[Records from a collection]
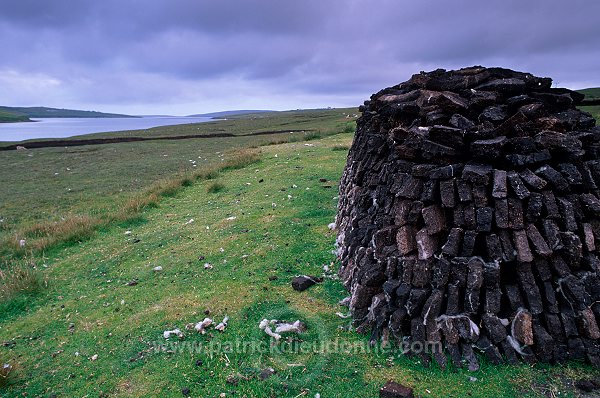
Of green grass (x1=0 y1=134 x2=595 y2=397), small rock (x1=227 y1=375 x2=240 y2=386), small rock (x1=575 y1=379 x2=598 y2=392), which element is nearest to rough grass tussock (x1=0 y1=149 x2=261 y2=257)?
green grass (x1=0 y1=134 x2=595 y2=397)

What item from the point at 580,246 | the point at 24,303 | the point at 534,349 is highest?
the point at 580,246

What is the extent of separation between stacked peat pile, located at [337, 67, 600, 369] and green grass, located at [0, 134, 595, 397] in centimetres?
42

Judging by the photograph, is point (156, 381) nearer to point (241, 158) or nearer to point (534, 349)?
point (534, 349)

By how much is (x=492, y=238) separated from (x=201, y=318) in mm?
4941

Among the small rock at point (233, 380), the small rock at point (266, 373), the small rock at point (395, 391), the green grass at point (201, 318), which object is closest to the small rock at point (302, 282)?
the green grass at point (201, 318)

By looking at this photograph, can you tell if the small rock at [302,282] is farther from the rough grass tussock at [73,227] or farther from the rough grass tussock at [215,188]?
the rough grass tussock at [215,188]

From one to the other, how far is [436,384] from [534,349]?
1.46 metres

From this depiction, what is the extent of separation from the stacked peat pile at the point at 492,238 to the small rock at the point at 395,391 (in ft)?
2.28

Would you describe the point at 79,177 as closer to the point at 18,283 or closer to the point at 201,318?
the point at 18,283

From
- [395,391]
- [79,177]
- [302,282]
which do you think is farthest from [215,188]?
[79,177]

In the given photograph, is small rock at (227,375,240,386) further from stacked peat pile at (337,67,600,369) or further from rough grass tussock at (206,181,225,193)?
rough grass tussock at (206,181,225,193)

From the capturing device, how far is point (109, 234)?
12812 millimetres

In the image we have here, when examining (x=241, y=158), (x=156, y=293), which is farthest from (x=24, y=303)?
(x=241, y=158)

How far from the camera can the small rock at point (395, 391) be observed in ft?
14.9
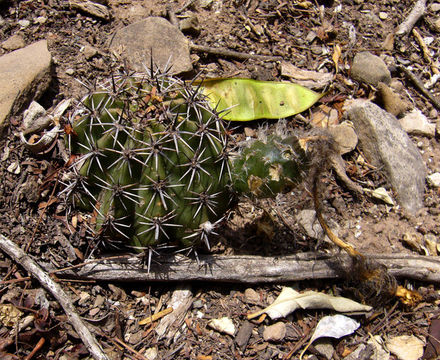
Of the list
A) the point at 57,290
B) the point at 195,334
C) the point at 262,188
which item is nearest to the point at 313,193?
the point at 262,188

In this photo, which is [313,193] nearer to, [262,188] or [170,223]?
[262,188]

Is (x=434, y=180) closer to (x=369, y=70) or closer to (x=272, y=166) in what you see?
(x=369, y=70)

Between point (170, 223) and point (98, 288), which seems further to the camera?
point (98, 288)

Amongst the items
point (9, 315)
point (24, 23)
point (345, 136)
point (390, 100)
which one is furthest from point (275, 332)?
point (24, 23)

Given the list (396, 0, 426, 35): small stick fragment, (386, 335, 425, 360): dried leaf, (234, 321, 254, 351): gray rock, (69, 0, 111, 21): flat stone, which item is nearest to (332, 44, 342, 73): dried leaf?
(396, 0, 426, 35): small stick fragment

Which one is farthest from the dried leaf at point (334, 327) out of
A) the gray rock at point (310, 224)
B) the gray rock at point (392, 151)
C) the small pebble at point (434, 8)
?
the small pebble at point (434, 8)
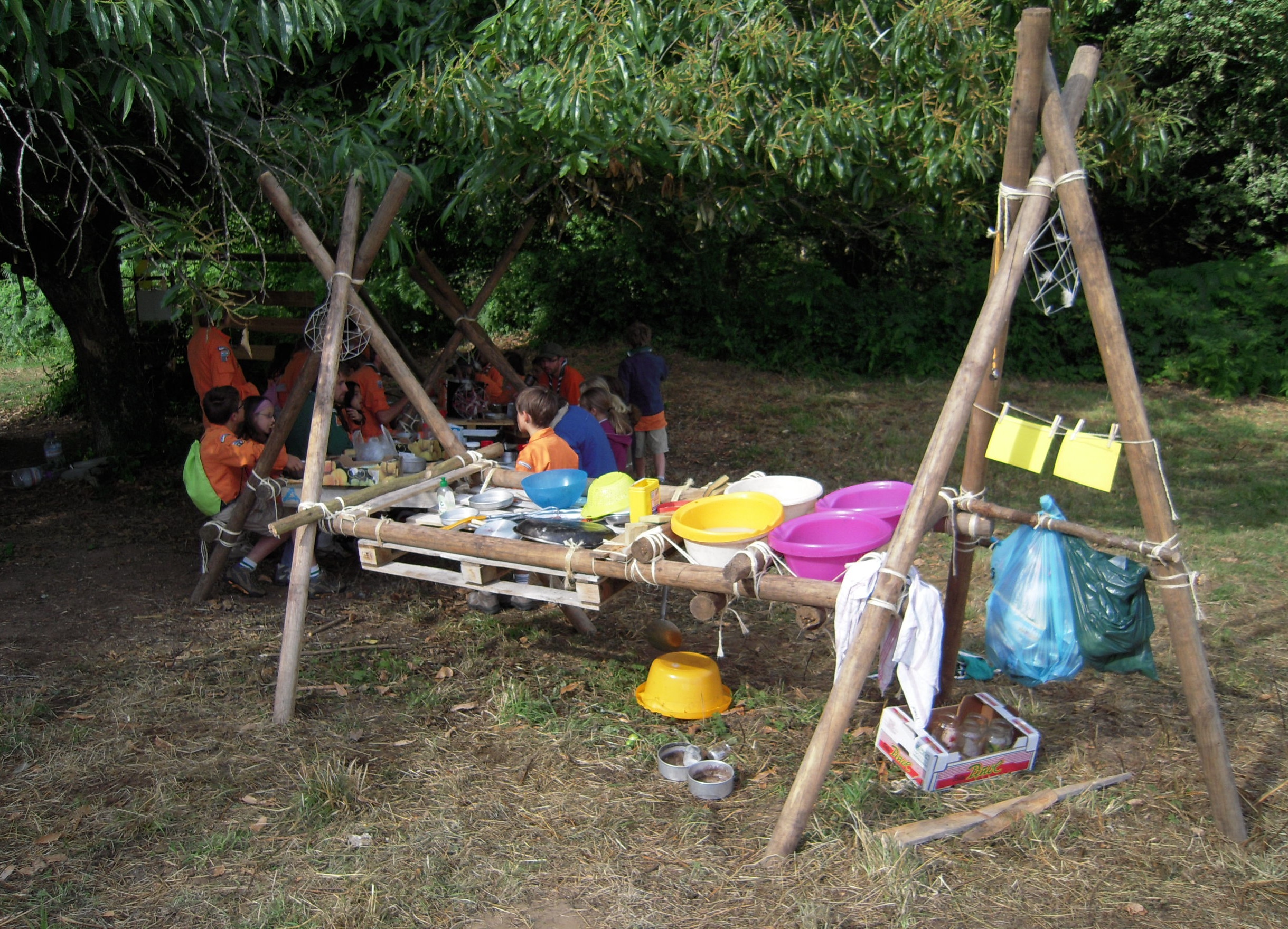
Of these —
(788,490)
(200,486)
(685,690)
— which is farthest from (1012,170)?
(200,486)

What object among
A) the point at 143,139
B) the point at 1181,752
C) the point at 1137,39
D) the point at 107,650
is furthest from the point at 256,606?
the point at 1137,39

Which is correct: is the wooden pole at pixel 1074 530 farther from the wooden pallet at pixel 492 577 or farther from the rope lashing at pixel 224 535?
the rope lashing at pixel 224 535

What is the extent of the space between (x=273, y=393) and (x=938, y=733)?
5.08m

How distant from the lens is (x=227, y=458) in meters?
5.79

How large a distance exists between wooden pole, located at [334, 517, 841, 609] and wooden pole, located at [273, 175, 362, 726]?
229 millimetres

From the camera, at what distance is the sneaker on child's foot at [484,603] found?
18.9ft

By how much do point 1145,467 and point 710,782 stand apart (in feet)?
6.52

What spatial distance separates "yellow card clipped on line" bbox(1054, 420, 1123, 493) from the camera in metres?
3.22

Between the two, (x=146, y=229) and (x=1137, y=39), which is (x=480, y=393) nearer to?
(x=146, y=229)

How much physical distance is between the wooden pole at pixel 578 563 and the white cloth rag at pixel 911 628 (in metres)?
0.08

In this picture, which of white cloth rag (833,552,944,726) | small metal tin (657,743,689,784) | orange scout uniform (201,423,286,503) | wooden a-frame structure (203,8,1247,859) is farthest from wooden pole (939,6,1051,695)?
orange scout uniform (201,423,286,503)

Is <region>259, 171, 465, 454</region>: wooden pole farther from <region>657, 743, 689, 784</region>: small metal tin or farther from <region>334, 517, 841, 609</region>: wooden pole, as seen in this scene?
<region>657, 743, 689, 784</region>: small metal tin

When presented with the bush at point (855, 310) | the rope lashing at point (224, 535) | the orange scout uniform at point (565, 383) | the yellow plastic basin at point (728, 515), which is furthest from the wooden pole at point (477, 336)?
the bush at point (855, 310)

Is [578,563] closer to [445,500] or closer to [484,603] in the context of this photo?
[445,500]
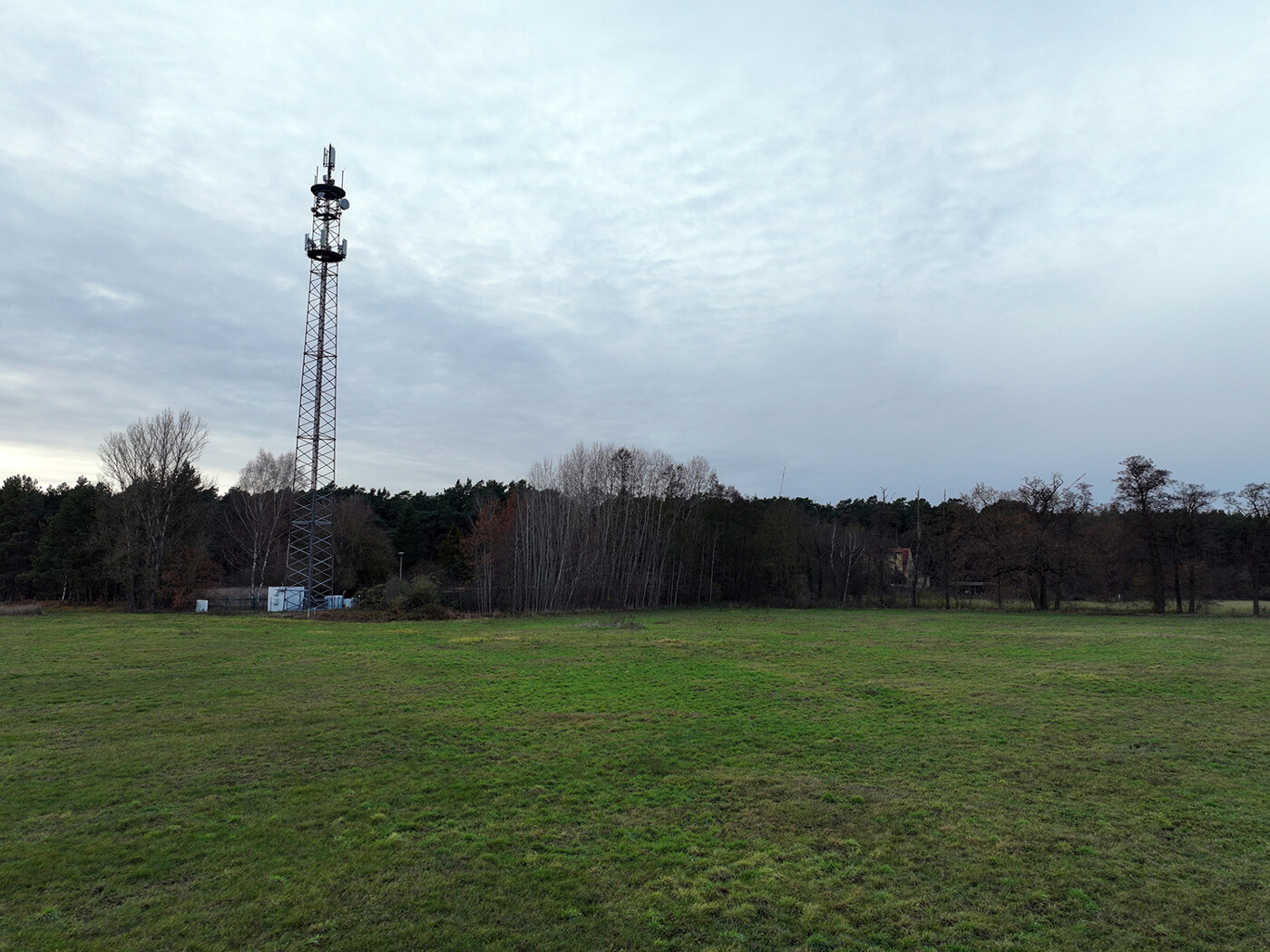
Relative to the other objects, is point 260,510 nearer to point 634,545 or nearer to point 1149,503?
point 634,545

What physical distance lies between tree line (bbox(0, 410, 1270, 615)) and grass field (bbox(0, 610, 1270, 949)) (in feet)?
95.5

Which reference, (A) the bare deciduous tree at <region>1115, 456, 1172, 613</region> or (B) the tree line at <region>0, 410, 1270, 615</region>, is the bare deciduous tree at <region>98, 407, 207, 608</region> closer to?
(B) the tree line at <region>0, 410, 1270, 615</region>

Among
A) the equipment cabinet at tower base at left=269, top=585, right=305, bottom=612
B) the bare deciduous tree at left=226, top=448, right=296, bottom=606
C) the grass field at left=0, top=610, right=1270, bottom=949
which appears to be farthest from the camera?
the bare deciduous tree at left=226, top=448, right=296, bottom=606

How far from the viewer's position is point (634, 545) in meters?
52.2

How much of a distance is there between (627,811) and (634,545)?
1770 inches

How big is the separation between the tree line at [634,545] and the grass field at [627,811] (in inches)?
1146

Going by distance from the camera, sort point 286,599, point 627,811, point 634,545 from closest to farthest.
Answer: point 627,811 < point 286,599 < point 634,545

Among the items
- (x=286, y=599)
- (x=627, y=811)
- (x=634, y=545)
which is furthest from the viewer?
(x=634, y=545)

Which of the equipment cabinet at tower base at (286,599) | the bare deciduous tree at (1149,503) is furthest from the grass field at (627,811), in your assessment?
the bare deciduous tree at (1149,503)

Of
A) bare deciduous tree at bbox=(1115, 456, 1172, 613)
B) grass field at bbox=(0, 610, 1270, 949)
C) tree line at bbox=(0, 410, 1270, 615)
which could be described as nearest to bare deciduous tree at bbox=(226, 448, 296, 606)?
tree line at bbox=(0, 410, 1270, 615)

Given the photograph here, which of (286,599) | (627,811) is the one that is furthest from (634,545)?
(627,811)

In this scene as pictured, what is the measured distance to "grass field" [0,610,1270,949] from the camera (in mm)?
4984

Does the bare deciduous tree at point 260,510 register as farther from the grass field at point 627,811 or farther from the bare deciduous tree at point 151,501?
the grass field at point 627,811

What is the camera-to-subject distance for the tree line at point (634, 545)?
4131 centimetres
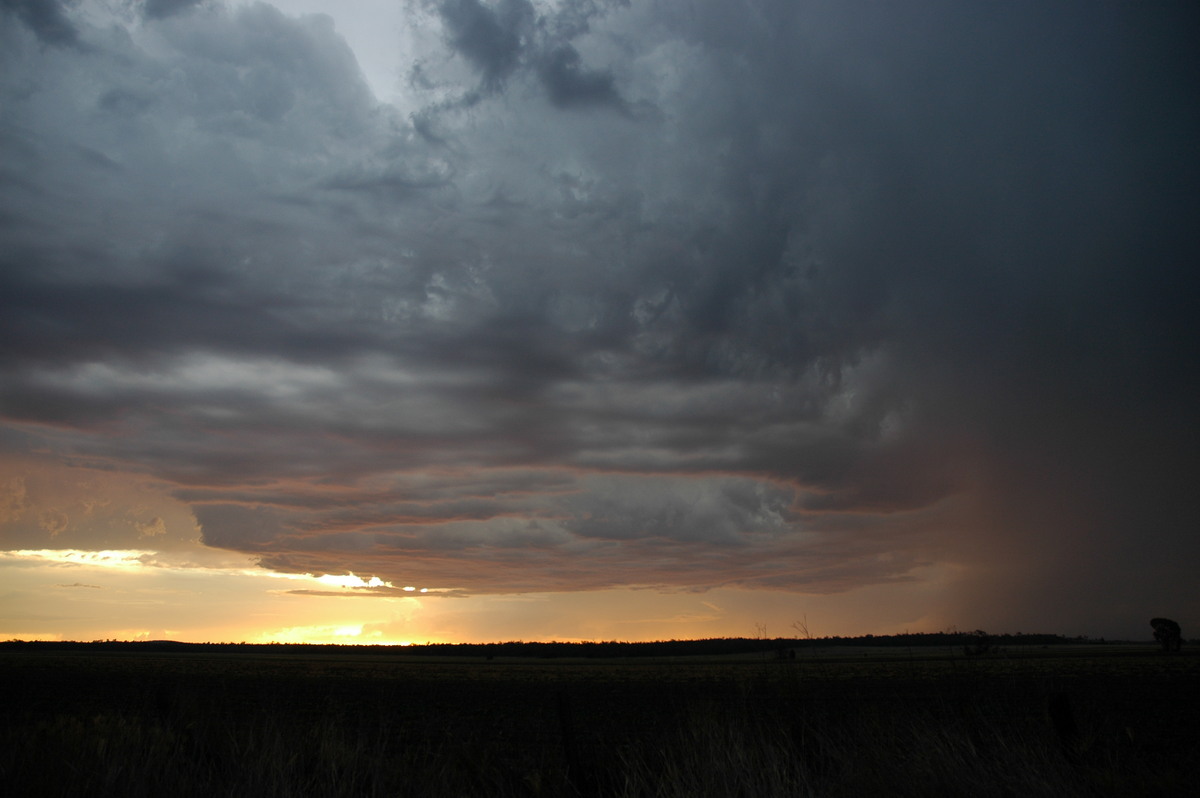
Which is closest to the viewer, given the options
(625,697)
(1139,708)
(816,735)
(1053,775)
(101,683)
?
(1053,775)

What the task requires. Omitting all images, retype each line of the records precisely.

Result for this exercise.
Of green grass (x1=0 y1=134 x2=595 y2=397), small rock (x1=227 y1=375 x2=240 y2=386), small rock (x1=575 y1=379 x2=598 y2=392), which element is nearest to rough grass tussock (x1=0 y1=149 x2=261 y2=257)?
green grass (x1=0 y1=134 x2=595 y2=397)

What item from the point at 580,246 | the point at 24,303 | the point at 534,349 is highest?
the point at 580,246

What is the extent of separation between stacked peat pile, located at [337, 67, 600, 369] and green grass, located at [0, 134, 595, 397] in centimetres?
42

Judging by the photograph, is point (156, 381) nearer to point (241, 158) or nearer to point (534, 349)?
point (534, 349)

By how much is (x=492, y=238) separated from (x=201, y=318) in mm?
4941

Among the small rock at point (233, 380), the small rock at point (266, 373), the small rock at point (395, 391), the green grass at point (201, 318), which object is closest to the small rock at point (302, 282)?
the green grass at point (201, 318)

By looking at this photograph, can you tell if the small rock at [302,282] is farther from the rough grass tussock at [73,227] or farther from the rough grass tussock at [215,188]?
the rough grass tussock at [215,188]

From one to the other, how far is [436,384] from [534,349]?
1.46 metres

From this depiction, what is the extent of separation from the stacked peat pile at the point at 492,238 to the small rock at the point at 395,391 (in ft)?
2.28

Would you describe the point at 79,177 as closer to the point at 18,283 or closer to the point at 201,318?
the point at 18,283

From
- [395,391]
- [79,177]
- [302,282]
which do you think is farthest from [215,188]?
[79,177]

In the given photograph, is small rock at (227,375,240,386) further from stacked peat pile at (337,67,600,369) or further from rough grass tussock at (206,181,225,193)?
rough grass tussock at (206,181,225,193)

From the capturing device, how far is point (109, 234)?
12812 millimetres

In the image we have here, when examining (x=241, y=158), (x=156, y=293), which is farthest from (x=24, y=303)?
(x=241, y=158)

How far from the camera can the small rock at point (395, 391) be observed in ft?
14.9
Of the list
A) the point at 57,290
B) the point at 195,334
C) the point at 262,188
which item is nearest to the point at 313,193?
the point at 262,188

In this photo, which is [313,193] nearer to, [262,188] or [170,223]?
[262,188]

Is (x=434, y=180) closer to (x=369, y=70) or closer to (x=272, y=166) in what you see?
(x=369, y=70)

Between point (170, 223) and point (98, 288), which seems further to the camera?
point (98, 288)

Amongst the items
point (9, 315)
point (24, 23)
point (345, 136)
point (390, 100)
which one is furthest from point (275, 332)?
point (24, 23)

Given the list (396, 0, 426, 35): small stick fragment, (386, 335, 425, 360): dried leaf, (234, 321, 254, 351): gray rock, (69, 0, 111, 21): flat stone, which item is nearest to (332, 44, 342, 73): dried leaf?
(396, 0, 426, 35): small stick fragment

Which one is farthest from the dried leaf at point (334, 327) out of
A) the gray rock at point (310, 224)
B) the gray rock at point (392, 151)
C) the small pebble at point (434, 8)
?
the small pebble at point (434, 8)
Of these —
(788,490)
(200,486)
(685,690)
— which is farthest from (1012,170)?
(200,486)

What object among
A) the point at 143,139
B) the point at 1181,752
C) the point at 1137,39
D) the point at 107,650
is furthest from the point at 256,606?
the point at 1137,39

Which is correct: is the wooden pole at pixel 1074 530 farther from the wooden pallet at pixel 492 577 or farther from the rope lashing at pixel 224 535?
the rope lashing at pixel 224 535

What is the extent of the space between (x=273, y=393) and (x=938, y=733)?
5.08m

How distant from the lens is (x=227, y=458) in meters?
5.79

How large a distance exists between wooden pole, located at [334, 517, 841, 609] and wooden pole, located at [273, 175, 362, 726]?
229 millimetres

From the camera, at what distance is the sneaker on child's foot at [484,603] found?
18.9ft

By how much do point 1145,467 and point 710,782 stand apart (in feet)?
6.52

What spatial distance separates "yellow card clipped on line" bbox(1054, 420, 1123, 493) from the camera in metres?
3.22

Between the two, (x=146, y=229) and (x=1137, y=39), which is (x=480, y=393) nearer to?
(x=146, y=229)

How much physical distance is between the wooden pole at pixel 578 563 and the white cloth rag at pixel 911 628 (in metres)?
0.08

In this picture, which of white cloth rag (833,552,944,726) | small metal tin (657,743,689,784) | orange scout uniform (201,423,286,503) | wooden a-frame structure (203,8,1247,859) is farthest from wooden pole (939,6,1051,695)?
orange scout uniform (201,423,286,503)

Is <region>259, 171, 465, 454</region>: wooden pole farther from <region>657, 743, 689, 784</region>: small metal tin or farther from <region>334, 517, 841, 609</region>: wooden pole, as seen in this scene?
<region>657, 743, 689, 784</region>: small metal tin

When presented with the bush at point (855, 310) | the rope lashing at point (224, 535) | the orange scout uniform at point (565, 383) | the yellow plastic basin at point (728, 515), which is furthest from the wooden pole at point (477, 336)?
the bush at point (855, 310)

Is [578,563] closer to [445,500] or closer to [484,603] in the context of this photo?
[445,500]
Relative to the other objects, is point 260,510 nearer to point 634,545 or nearer to point 1149,503?
point 634,545

What physical distance lies between tree line (bbox(0, 410, 1270, 615)) and grass field (bbox(0, 610, 1270, 949)) (in feet)?
95.5

Which reference, (A) the bare deciduous tree at <region>1115, 456, 1172, 613</region> or (B) the tree line at <region>0, 410, 1270, 615</region>, is the bare deciduous tree at <region>98, 407, 207, 608</region> closer to?
(B) the tree line at <region>0, 410, 1270, 615</region>

Among
A) the equipment cabinet at tower base at left=269, top=585, right=305, bottom=612
B) the bare deciduous tree at left=226, top=448, right=296, bottom=606
C) the grass field at left=0, top=610, right=1270, bottom=949
which appears to be farthest from the camera?
the bare deciduous tree at left=226, top=448, right=296, bottom=606

How far from the viewer's position is point (634, 545) in meters?
52.2

How much of a distance is there between (627,811) and (634,545)?
1770 inches

How big is the separation between the tree line at [634,545] and the grass field at [627,811] (in inches)?
1146

Going by distance from the camera, sort point 286,599, point 627,811, point 634,545 from closest to farthest.
Answer: point 627,811 < point 286,599 < point 634,545

Among the items
- (x=286, y=599)
- (x=627, y=811)
- (x=634, y=545)
which is furthest from the viewer?
(x=634, y=545)

Which of the equipment cabinet at tower base at (286,599) | the bare deciduous tree at (1149,503) is furthest from the grass field at (627,811), in your assessment?
the bare deciduous tree at (1149,503)

Of
A) bare deciduous tree at bbox=(1115, 456, 1172, 613)
B) grass field at bbox=(0, 610, 1270, 949)
C) tree line at bbox=(0, 410, 1270, 615)
which could be described as nearest to bare deciduous tree at bbox=(226, 448, 296, 606)?
tree line at bbox=(0, 410, 1270, 615)

Given the photograph here, which of (286,599) | (627,811) is the one that is furthest from (634,545)?
(627,811)

In this scene as pictured, what is the measured distance to "grass field" [0,610,1270,949] from the camera (in mm)?
4984

Does the bare deciduous tree at point 260,510 register as farther from the grass field at point 627,811 or farther from the bare deciduous tree at point 151,501?
the grass field at point 627,811

What is the camera-to-subject distance for the tree line at point (634, 545)?
4131 centimetres
Which is closest to the viewer, given the options
(625,697)
(1139,708)
(816,735)
(1053,775)
(101,683)
?
(1053,775)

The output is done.